- ПУНКТ ЗАДАНИЯ A -
Определите, соответствуют ли тексту благодарностей утверждения (i), (ii) и (iii). На каждое ответьте «да» или «нет» и приведите дословно решающие слова текста.

(i) Джон Алгео предложил автору написать эту книгу.
(ii) Фотографии замка Монсегюр предоставил Джей Кинни.
(iii) Овадия Харрис является президентом Философского Исследовательского Сообщества.
- ПУНКТ ЗАДАНИЯ B -
Ответьте по тексту благодарностей на вопросы (i), (ii) и (iii).

(i) Из какого штата анонимный друг, разрешивший воспроизвести драгоценные камни из своей коллекции?
(ii) В каком журнале первоначально публиковался материал этой книги?
(iii) Из какого издательства Шаррон Дорр и Анна Юросевич?

- ИСХОДНЫЙ ТЕКСТ -
· · · · ·
Благодарности
Огромную благодарность выражаю Джону Алгео, предложившему мне написать эту книгу; Шаррон Дорр и Анне Юросевич из Quest Books, за их помощь; анонимному другу из штата Огайо, разрешившему воспроизведение драгоценных камней своей гностической коллекции; Овадию Харрис, президенту Философского Исследовательского Сообщества, за получение разрешения на воспроизведение изображений последних гностических колец Мэнли Холла; Джею Кинни, за разрешение воспроизведения материала этой книги, первоначально опубликованной в журнале «Гнозис»; Журналу «Quest», за разрешение публикации оригинального авторского материала; Паулю Киеневичу, за его дарование нескольких своих фотографий замка Монсегюр; наконец, П.Е. де ла Тур за предоставленные изображения памятников катаров и их конструкий, а также проекты, связанные с облачением оригинальных Гностических Церквей Франции; и особенно Брайану Кэмпбеллу за его неоценимую помощь в работе на рукописью и иллюстрациями к данной работе.
· · · · ·
- ПРЕДОСТАВЛЕННЫЙ МАТЕРИАЛ -
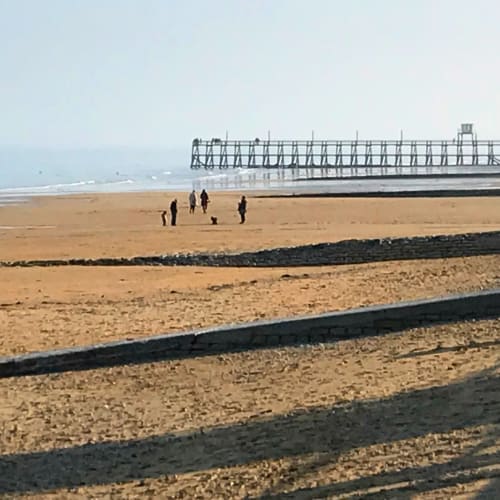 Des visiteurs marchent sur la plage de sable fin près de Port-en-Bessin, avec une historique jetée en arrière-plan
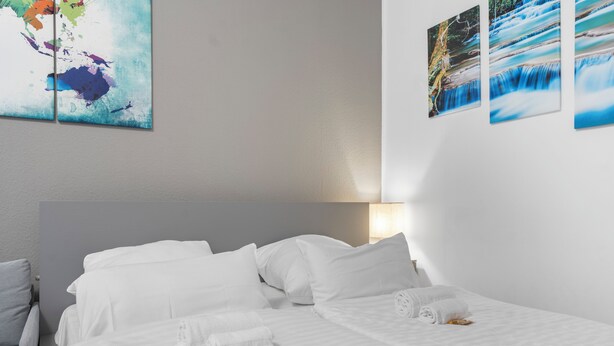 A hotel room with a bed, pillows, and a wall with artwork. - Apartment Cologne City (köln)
· · · · ·
- ОЖИДАЕМЫЙ ОТВЕТ A -
(i) Да: «Джону Алгео, предложившему мне написать эту книгу».
(ii) Нет: «Паулю Киеневичу, за его дарование нескольких своих фотографий замка Монсегюр».
(iii) Да: «Овадию Харрис, президенту Философского Исследовательского Сообщества».

- ОЖИДАЕМЫЙ ОТВЕТ B -
(i) Анонимный друг из штата Огайо.
(ii) Материал первоначально публиковался в журнале «Гнозис».
(iii) Шаррон Дорр и Анна Юросевич из Quest Books.